• 3. A continuous variable

Motivating scenario: you want to see the distribution of a single continuous variable.

Learning goals: By the end of this sub-chapter you should be able to

  1. Familiarize yourself with making plots using the ggplot2 package.
  2. Use geom_histogram() to make a histogram.
    • Specify the width (with binwidth) or number (with bins) of bins in a histogram.
  3. Use geom_density() to make a density plot.
  4. Change the outline color (with color) and the fill color with (fill).

Visualizing Distributions

Let’s first consider the distribution of a single continuous variable—pollinator visitation. There are some natural questions we would want answered early on in our analysis:

  • Are most flowers visited frequently, or do visits tend to be rare?
  • Is the distribution symmetric, or is it skewed, with many flowers receiving few or no visits and a small number receiving many?

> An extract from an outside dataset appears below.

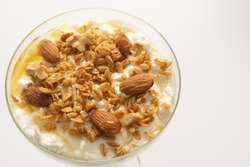 Greek yogurt served in a glass cup accompanied with granola, walnuts and honey. Traditional Greek food. Healthy and without preservatives.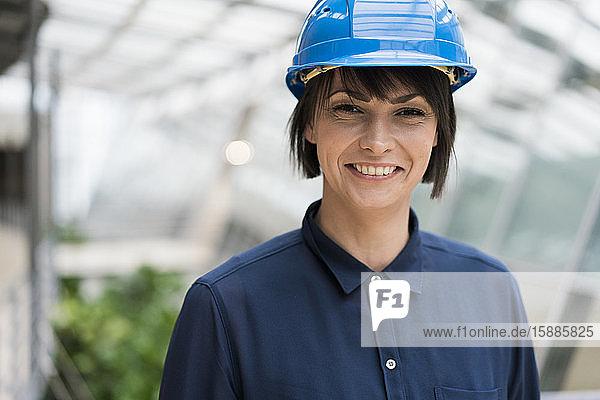 Architektin mit blauem Schutzhelm  Porträt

As we will see throughout the term, understanding the shape of our data helps guide our analysis. Let’s start with two common visualizations for distributions:

  • A histogram bins the x-axis variable (in this case, visitation) into intervals and shows the number of observations in each bin on the y-axis. This allows us to see how frequently different levels of visitation occur.
  • A density plot fits a smooth function to the histogram, providing a continuous representation of the distribution. This smoothing can sometimes make patterns easier (or harder) to see. Later, we’ll see that density plots can also help compare distributions.

Making histograms & density plots: A Step-by-Step Guide. To create these visualizations in ggplot2, we need to (minimally) specify three key layers:

  1. The data layer: This is the dataset we’re plotting—in this case, ril_data. We pass this as an argument inside the ggplot() function, e.g., ggplot(data = ril_data).
  2. The aesthetic mapping: This tells R how to map each variable onto the plot. In a histogram, we map the variable whose distribution we want to visualize (in this case, mean_visits) onto the x-axis. We define this inside the aes() argument within ggplot(), e.g., ggplot(data = ril_data, aes(x = mean_visits)).
  3. The geometric object (geom) that displays the data: In this case, we use geom_histogram() for a histogram or geom_density() for a density plot. These are added to the plot using a +, as shown in the examples below.

Inside the ggplot() function, we tell R that we are working with the ril_data, and we map mean_visits onto x inside aes(). The result is a boring canvas, but it is the canvas we build on.

ggplot(data = ril_data, aes(x = mean_visits))

But now we want to show the data. To do so we need to add our geom. In this case we show the data as a histogram.

The resulting plot shows that most plants get zero visits, but some get up to five visits.

ggplot(ril_data,aes(x = mean_visits))+
  geom_histogram()

To take a bit more control of my histogram, I like to

  • Specify the number or width of bins (with the binwidth and bins arguments, respectively).
  • Add white lines between bins to make them easier to see (with color = "white").
  • Spruce up the bins by specifying the color that fills them (with e.g. fill = "pink").
ggplot(ril_data, aes(x = mean_visits))+
  geom_histogram(binwidth = .2, color = "white", fill = "pink")

Now you can easily make a density plot if you prefer!

ggplot(ril_data, aes(x = mean_visits))+
  geom_density(color = "white", fill = "pink")

Interpretation: Returning to our motivating questions, we see that most plants receive no visits, but this distribution is skewed with some plants getting lots of visits.